== DOCUMENT SEGMENT

There are also countless recipes available for making breads using rice, tapioca, arrow root and other gluten free flours. While I personally haven’t tried to bake any of them (a lot call for xanthum gum and I have no idea where to buy it!) here are some websites I found with some recipes. If you try them let me know hot it goes!

The problem most people have with gluten free bread, is that it is generally heavier. This is because gluten proteins play a large role in giving bread its fluffy texture. Gluten provides elasticity to breads, which helps baked goods to maintain their shape and contributes to the volume of the product. (Philips, 2000; Kieffer, n.d.) Therefore, without gluten it is difficult to make a fluffy product.

Most baked goods that are gluten free will use a variety of the other types of flours available. Each flour has different qualities and tastes, so using a mixture will provide a good combination and hopefully a tasty product (Allen & Kearny, 2004). This is why most recipes you’ll find will include several types of flours.

Now, if you’re like me and baking isn’t high on your priority list then you are probably interested in the breads you can buy. There is a large variety available. A lot of health food stores will make bread in house or carry a wide selection of bread types. Large chain grocery stores aren’t always as good at providing gluten-free products, although they are becoming better. Most Zehrs Markets have a well-stocked health food section and carry various gluten-free brands. The most common brand seen is Food for Life, and they make various types of gluten free breads. Most gluten free breads are sold frozen, so take a look in the freezer if you’re having trouble finding them.

====
== SOURCE INFORMATION

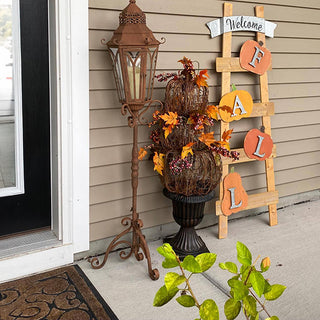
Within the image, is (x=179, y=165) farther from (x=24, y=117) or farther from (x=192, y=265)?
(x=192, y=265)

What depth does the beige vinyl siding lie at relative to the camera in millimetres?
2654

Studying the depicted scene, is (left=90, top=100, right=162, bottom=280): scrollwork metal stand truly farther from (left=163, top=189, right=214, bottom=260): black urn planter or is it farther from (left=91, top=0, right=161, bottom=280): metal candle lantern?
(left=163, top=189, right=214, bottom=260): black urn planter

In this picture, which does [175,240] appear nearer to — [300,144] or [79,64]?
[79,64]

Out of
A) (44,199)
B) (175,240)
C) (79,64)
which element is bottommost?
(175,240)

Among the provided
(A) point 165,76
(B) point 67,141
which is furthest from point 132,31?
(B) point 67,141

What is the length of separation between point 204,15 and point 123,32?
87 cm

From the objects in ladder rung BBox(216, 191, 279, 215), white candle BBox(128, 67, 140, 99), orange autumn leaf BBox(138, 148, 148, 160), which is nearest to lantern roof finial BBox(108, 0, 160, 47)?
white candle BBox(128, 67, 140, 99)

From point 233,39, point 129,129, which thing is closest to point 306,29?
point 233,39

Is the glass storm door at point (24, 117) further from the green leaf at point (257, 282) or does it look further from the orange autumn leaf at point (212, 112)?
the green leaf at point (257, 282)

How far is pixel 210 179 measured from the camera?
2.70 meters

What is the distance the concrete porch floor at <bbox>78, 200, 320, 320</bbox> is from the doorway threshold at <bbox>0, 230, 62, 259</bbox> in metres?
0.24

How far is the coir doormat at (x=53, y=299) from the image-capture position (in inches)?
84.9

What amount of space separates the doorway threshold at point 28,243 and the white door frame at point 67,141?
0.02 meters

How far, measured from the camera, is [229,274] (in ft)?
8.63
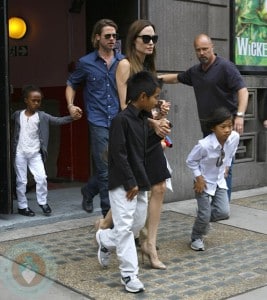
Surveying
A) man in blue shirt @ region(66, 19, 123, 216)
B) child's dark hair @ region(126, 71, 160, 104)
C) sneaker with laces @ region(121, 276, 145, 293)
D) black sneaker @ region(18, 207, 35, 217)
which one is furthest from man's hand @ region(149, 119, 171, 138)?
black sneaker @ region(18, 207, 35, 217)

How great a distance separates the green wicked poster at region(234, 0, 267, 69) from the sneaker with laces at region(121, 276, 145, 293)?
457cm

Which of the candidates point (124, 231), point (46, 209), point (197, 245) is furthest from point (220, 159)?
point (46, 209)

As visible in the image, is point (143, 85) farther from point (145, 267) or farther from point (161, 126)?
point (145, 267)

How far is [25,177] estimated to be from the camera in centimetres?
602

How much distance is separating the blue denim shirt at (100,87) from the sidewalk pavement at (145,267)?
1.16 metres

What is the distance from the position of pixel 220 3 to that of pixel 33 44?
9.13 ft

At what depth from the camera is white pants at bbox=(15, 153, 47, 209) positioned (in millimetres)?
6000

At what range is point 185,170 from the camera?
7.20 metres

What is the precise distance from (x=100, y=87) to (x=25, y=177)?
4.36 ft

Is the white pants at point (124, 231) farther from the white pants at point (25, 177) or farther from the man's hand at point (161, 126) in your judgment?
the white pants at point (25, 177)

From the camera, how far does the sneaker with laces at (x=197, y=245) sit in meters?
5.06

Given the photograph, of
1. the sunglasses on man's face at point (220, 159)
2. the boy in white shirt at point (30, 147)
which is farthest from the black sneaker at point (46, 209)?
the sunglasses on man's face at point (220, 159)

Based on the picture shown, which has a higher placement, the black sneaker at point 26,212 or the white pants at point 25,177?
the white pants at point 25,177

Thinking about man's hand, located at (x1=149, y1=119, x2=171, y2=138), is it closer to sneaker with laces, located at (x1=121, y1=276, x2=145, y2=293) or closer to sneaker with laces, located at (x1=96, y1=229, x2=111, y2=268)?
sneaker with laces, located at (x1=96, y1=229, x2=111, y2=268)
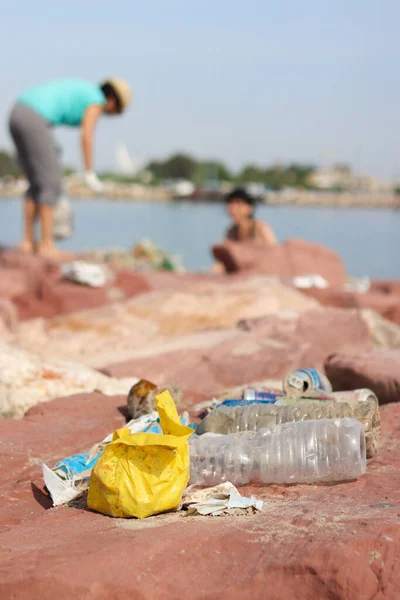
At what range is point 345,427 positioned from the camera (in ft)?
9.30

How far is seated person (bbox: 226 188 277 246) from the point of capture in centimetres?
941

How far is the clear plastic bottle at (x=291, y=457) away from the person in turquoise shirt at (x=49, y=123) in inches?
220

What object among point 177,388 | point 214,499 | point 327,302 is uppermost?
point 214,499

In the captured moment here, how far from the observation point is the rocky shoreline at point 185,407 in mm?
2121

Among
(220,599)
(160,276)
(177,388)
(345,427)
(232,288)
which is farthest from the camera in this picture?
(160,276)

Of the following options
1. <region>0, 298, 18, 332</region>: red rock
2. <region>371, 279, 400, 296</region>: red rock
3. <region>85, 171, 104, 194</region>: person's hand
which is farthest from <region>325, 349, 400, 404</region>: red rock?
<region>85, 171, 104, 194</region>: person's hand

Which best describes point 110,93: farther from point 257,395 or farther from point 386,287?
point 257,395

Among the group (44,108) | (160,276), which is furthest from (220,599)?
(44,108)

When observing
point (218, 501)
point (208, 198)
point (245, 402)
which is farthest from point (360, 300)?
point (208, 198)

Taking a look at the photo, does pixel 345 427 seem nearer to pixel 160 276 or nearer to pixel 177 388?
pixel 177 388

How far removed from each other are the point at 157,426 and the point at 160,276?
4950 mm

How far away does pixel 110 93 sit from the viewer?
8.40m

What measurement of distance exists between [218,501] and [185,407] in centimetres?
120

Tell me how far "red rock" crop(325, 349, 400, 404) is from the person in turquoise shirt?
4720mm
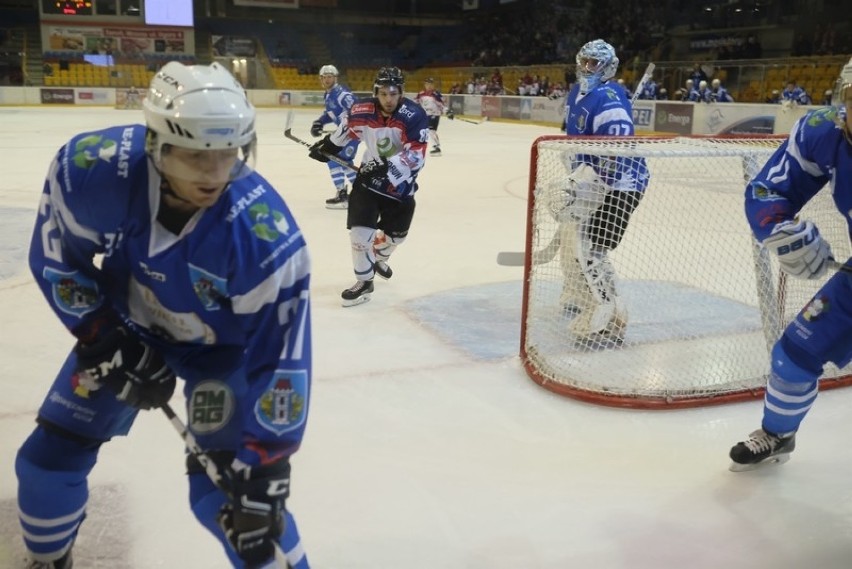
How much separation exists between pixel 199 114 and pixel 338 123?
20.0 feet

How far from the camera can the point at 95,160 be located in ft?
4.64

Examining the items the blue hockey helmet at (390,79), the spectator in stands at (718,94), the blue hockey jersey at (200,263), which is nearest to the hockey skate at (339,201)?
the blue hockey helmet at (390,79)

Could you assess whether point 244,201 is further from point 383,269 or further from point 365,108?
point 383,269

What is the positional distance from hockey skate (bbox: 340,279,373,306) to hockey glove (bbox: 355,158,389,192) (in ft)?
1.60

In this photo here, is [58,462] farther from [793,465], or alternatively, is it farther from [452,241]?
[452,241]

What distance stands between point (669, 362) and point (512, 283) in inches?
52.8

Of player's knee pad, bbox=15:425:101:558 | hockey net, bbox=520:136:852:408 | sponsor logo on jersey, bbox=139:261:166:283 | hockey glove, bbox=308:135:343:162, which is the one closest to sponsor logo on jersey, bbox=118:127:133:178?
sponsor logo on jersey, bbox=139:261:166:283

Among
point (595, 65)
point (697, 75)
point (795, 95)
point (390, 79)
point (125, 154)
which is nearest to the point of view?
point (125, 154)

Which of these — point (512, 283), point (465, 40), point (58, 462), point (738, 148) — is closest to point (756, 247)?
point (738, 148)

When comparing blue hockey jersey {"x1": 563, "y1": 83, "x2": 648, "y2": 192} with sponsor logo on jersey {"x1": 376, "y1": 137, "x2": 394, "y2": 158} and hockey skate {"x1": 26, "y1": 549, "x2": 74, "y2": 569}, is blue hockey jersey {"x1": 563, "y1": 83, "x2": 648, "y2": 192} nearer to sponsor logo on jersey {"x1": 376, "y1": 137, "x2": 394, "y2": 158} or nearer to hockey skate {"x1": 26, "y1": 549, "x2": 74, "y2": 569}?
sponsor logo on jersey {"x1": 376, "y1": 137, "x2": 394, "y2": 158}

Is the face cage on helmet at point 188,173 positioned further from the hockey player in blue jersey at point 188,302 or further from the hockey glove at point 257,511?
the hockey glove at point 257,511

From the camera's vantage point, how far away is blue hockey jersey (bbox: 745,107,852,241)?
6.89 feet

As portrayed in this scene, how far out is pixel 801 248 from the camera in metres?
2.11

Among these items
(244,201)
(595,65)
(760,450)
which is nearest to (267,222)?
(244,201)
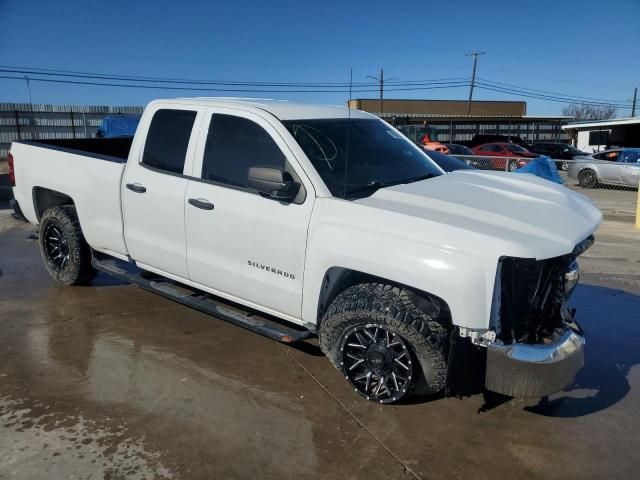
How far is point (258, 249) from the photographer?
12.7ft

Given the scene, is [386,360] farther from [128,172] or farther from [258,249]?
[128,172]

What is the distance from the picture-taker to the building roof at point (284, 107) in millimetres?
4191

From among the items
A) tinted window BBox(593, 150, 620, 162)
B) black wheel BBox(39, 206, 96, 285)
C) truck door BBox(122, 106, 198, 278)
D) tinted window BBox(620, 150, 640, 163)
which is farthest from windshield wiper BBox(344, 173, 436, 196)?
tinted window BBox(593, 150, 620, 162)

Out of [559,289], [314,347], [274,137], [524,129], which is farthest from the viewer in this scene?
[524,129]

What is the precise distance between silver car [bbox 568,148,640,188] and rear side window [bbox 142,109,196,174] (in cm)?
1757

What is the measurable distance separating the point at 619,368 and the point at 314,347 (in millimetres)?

====

*TASK 1*.
From the passage on gluten-free bread, reproduce everything from "The problem most" down to "a fluffy product.".
*TASK 2*.
Translate into Spanish the following sentence from the passage on gluten-free bread: "Gluten provides elasticity to breads, which helps baked goods to maintain their shape and contributes to the volume of the product."
*TASK 3*.
Continue the passage on gluten-free bread from the point at which it stops.

*WRITTEN REPLY 1*.
The problem most people have with gluten free bread, is that it is generally heavier. This is because gluten proteins play a large role in giving bread its fluffy texture. Gluten provides elasticity to breads, which helps baked goods to maintain their shape and contributes to the volume of the product. (Philips, 2000; Kieffer, n.d.) Therefore, without gluten it is difficult to make a fluffy product.

*WRITTEN REPLY 2*.
El gluten aporta elasticidad a los panes, lo que ayuda a los productos horneados a mantener su forma y contribuye al volumen del producto.

*WRITTEN REPLY 3*.
Brown Rice, from Food for Life (image from http://www.foodforlife.com)

My favorite type of Food for Life bread is the Rice and Almond. It comes frozen, and is best toasted (I prefer most gluten free breads to be toasted). This bread is slightly sweet, but goes well for sandwiches or with spreads. My absolute favorite way to eat this type of bread is with almond butter and some honey or jam. So yummy!

Rice and Almond Bread, from Food for Life (image from http://www.foodforlife.com)

Food for Life also makes many other bread flavours, mainly rice flour based. See http://www.foodforlife.com/product-catalog/gluten-free-and-wheat-free/gluten-and-wheat-free/breads for details about this bread. They also make tortillas, great for fajitas or wraps! Just be careful with these as they tend to rip a bit easier than wheat tortillas.

There is a line called Ezekiel 4:9 which is created using sprouted grains. In my opinion, the breads in this line mimic wheat bread the best. Again, I prefer it to be toasted. The bread is made from organic sources and apparently is a complete protein. Their website description of the bread states “We discovered when these six grains and legumes are sprouted and combined, an amazing thing happens. A complete protein is created that closely parallels the protein found in milk and eggs. In fact, the protein quality is so high, that it is 84.3% as efficient as the highest recognized source of protein, containing all 9 essential amino acids. There are 18 amino acids present in this unique bread – from all vegetable sources – naturally balanced in nature.”  Sprouting the grains changes it’s effects on digestibility.  According to Food for Life’s website, sprouting neutralizes phytic acid which normally would inhibit absorption of nutrients. Also, the enzymes that are produced during sprouting causes protein bonds to breakdown, thus increasing digestibility of the grain. This type of bread was recommended my a naturopath to my mom who is wheat-free, but I haven’t been able to find evidence as to whether this bread is okay for gluten free diets. It blogs it is discussed as controversial, with several people doing trial-and-error to see if it would be okay for them. There was mixed results.  Therefore, before trying out this line of breads check with your health professional.  ( http://www.foodforlife.com/our-products/sprouted-grain)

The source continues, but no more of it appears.